Opus Dei
How Anthropic's latest models are unleashing calamities of biblical proportions on Wall Street
The future is already here. It’s just not evenly distributed.
William Gibson
In December 2022, the world had its ChatGPT moment. The chatbot was primitive by today’s standards, but it crossed a psychological threshold. Within weeks, OpenAI had 100 million users.
The world spent three years celebrating everything AI would build, but it forgot to ask what AI would destroy.
In January 2026, something different happened. Wall Street had its oh sh*t moment. Not a philosophical awakening about artificial intelligence. Not another TED Talk about the future of work. A concrete, quantifiable, portfolio-destroying realization that AI was coming for one of its most beloved sectors.

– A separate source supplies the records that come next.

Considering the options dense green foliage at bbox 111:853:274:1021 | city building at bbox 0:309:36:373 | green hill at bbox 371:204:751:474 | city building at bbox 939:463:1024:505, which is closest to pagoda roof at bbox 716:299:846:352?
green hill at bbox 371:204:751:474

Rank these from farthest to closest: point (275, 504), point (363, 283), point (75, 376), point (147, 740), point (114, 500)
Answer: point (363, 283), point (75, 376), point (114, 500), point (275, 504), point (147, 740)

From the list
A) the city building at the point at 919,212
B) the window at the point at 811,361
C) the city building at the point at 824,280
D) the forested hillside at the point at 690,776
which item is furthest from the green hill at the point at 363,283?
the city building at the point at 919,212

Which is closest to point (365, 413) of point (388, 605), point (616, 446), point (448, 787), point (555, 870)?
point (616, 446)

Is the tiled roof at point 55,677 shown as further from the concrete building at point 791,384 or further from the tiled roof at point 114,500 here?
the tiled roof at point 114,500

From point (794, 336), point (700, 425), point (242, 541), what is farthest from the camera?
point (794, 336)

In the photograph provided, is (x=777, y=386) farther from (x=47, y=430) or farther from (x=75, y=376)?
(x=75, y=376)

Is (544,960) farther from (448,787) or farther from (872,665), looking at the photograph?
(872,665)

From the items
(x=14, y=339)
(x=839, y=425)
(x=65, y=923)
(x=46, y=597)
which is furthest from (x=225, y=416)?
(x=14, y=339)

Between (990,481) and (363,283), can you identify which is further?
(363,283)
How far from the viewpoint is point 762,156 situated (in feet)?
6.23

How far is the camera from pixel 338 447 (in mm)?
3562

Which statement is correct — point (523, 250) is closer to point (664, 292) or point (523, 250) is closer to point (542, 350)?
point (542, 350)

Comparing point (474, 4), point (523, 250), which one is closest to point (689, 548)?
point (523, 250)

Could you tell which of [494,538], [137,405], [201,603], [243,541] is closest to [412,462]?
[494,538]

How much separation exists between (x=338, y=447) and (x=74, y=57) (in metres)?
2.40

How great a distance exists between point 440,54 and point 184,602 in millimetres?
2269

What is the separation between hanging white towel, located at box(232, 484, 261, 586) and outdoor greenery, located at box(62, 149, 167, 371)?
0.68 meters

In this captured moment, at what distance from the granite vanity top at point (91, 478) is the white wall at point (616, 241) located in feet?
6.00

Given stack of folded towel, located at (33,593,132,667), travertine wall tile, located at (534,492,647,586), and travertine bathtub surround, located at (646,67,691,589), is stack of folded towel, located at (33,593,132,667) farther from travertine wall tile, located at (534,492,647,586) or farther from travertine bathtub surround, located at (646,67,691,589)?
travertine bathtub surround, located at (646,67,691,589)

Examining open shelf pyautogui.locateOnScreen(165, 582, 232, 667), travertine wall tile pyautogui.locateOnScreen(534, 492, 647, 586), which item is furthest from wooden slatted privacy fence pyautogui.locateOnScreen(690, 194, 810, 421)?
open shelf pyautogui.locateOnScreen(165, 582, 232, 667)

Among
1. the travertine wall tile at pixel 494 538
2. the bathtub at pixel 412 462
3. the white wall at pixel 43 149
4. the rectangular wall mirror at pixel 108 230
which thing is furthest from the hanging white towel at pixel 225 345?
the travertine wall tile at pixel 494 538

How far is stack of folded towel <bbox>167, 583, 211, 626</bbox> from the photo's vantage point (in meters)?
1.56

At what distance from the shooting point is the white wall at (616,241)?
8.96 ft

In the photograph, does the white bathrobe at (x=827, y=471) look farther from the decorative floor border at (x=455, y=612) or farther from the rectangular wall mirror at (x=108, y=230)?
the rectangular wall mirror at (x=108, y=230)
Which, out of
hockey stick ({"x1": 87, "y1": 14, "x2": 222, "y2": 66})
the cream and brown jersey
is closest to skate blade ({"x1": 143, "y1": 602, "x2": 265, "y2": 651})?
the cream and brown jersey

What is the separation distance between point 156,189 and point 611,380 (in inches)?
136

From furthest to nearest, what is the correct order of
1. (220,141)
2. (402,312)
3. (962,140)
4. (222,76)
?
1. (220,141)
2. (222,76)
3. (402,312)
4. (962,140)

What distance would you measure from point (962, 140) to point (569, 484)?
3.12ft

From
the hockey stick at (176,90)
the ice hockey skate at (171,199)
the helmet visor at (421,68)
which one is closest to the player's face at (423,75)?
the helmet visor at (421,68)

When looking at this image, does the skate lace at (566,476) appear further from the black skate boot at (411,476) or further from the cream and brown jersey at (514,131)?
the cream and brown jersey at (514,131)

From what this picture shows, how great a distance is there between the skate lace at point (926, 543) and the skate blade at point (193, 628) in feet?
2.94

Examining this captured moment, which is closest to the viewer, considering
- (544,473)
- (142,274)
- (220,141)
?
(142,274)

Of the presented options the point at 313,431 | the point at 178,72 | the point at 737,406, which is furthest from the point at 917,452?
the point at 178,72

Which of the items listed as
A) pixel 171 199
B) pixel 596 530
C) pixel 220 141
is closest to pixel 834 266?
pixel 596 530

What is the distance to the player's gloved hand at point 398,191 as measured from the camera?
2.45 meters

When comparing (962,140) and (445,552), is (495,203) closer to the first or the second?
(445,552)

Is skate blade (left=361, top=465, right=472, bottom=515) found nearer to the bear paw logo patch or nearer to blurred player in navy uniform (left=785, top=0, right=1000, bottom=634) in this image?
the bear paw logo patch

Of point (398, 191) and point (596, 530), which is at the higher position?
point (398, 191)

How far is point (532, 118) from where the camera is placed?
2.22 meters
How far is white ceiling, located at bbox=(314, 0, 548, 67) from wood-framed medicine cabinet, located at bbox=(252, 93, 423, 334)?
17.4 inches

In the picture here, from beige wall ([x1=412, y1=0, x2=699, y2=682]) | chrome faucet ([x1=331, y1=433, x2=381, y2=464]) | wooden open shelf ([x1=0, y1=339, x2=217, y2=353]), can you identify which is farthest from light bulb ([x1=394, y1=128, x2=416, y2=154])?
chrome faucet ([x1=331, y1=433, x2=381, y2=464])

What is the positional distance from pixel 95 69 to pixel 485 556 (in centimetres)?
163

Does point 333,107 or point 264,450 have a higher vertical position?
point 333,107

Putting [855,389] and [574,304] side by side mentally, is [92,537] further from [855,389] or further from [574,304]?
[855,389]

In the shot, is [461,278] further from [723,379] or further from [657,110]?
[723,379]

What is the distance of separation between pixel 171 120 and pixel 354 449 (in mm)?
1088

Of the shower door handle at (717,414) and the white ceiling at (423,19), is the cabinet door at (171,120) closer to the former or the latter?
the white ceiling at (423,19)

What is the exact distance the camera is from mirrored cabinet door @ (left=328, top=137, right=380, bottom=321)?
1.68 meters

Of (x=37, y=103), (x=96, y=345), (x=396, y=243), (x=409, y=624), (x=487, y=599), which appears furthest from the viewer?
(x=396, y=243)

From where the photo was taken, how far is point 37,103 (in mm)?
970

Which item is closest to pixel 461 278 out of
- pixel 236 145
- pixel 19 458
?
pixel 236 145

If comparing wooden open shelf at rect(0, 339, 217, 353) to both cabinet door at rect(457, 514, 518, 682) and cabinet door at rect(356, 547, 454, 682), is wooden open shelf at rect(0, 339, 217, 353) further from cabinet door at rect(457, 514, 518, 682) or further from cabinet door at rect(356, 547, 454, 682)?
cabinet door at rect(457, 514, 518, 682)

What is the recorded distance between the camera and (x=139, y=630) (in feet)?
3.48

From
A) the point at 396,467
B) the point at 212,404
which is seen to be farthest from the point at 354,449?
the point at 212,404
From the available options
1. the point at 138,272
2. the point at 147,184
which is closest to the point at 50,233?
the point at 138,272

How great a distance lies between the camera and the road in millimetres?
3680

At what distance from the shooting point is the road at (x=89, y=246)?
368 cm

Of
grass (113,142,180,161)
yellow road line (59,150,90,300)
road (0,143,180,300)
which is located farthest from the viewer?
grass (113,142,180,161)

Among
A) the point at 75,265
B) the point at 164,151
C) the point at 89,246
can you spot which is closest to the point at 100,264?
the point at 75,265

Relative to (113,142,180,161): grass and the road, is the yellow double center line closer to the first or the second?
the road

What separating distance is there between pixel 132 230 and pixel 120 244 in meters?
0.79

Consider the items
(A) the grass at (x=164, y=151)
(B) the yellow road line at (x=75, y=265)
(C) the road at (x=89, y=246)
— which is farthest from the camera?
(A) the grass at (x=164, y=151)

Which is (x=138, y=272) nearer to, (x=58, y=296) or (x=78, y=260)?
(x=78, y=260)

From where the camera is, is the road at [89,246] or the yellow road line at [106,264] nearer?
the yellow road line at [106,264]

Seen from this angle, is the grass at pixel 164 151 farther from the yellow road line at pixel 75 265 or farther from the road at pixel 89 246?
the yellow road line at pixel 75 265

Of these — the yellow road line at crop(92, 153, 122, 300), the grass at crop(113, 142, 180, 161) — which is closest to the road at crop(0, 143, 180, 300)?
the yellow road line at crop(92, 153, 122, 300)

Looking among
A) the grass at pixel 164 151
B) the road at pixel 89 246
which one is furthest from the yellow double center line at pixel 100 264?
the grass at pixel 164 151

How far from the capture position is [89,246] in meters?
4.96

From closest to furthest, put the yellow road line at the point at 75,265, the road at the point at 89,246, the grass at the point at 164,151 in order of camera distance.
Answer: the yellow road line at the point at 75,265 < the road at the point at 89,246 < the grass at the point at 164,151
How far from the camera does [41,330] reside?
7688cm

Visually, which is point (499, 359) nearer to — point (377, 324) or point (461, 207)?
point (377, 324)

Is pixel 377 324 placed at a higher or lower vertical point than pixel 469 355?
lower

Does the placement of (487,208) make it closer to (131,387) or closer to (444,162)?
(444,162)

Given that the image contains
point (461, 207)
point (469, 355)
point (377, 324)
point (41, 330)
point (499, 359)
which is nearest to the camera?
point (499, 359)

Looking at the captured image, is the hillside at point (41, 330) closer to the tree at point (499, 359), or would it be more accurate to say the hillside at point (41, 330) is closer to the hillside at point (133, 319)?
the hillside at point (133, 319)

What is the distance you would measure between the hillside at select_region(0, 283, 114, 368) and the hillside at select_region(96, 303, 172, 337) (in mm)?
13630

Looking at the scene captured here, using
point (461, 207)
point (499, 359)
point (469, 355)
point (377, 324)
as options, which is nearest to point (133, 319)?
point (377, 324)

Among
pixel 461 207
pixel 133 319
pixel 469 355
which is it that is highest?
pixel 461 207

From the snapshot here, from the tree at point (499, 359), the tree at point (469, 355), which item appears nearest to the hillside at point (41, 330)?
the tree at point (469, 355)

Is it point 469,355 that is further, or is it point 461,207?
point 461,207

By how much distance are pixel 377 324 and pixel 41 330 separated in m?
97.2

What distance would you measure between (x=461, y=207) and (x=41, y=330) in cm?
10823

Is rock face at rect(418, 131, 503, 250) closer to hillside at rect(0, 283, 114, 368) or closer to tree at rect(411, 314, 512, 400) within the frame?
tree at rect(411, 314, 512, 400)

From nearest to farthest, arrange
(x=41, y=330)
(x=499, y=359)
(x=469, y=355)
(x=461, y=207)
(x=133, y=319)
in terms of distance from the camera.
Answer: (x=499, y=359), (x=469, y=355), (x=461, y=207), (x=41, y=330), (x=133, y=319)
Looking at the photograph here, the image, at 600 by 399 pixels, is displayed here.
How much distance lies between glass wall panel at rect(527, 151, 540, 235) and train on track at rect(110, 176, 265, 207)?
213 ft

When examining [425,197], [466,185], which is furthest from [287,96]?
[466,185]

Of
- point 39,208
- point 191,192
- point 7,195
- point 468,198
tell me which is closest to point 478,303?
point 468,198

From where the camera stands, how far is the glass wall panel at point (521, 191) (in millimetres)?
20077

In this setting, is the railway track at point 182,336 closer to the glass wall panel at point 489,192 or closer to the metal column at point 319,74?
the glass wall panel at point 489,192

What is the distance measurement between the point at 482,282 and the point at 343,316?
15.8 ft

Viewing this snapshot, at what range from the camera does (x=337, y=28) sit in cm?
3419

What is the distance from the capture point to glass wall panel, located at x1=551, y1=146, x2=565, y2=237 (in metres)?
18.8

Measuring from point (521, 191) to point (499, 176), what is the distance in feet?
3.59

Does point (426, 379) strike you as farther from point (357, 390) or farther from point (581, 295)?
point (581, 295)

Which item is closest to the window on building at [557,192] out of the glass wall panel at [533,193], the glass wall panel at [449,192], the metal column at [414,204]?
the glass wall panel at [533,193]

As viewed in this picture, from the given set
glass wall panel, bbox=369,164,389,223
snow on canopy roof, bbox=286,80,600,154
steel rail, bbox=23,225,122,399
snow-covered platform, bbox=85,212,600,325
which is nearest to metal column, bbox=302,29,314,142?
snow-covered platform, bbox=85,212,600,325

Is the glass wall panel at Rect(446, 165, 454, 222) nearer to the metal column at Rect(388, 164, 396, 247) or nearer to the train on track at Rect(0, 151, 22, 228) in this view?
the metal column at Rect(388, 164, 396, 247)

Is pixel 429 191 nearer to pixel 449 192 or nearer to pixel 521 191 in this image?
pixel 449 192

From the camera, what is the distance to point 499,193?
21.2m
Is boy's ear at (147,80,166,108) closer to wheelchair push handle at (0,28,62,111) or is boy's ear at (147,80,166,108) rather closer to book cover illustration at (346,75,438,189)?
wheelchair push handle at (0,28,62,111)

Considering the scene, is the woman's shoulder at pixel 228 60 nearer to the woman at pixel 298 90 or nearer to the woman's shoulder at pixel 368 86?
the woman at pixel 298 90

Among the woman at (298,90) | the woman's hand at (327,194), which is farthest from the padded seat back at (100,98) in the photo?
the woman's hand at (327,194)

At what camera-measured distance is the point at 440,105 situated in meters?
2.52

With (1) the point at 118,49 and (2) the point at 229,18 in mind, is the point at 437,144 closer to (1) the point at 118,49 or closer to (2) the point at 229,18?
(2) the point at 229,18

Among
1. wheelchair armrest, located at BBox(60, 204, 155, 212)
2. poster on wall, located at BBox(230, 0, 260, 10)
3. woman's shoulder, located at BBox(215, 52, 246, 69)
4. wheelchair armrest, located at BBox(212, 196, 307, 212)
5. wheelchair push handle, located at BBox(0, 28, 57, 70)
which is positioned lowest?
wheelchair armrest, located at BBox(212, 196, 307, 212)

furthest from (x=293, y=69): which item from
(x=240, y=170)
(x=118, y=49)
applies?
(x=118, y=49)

The catalyst was the release of Anthropic’s latest model, Claude Opus 4.5.
The Revelation
To understand why this model sent tremors through financial markets, you need to understand what it can do.
Just a year ago, AI models could handle tasks that would take a human a few minutes. Useful, yes. Revolutionary, not really.
Opus 4.5 shattered that ceiling. It can now replace humans for tasks that would take them up to 14 hours.
Now we’re talking.
If you haven’t used AI in a few months, whatever you last touched is now ancient history.
Can’t find software that does exactly what you need? Ask AI to write it.
What used to require a development team and a six-figure budget now requires a prompt and a coffee break.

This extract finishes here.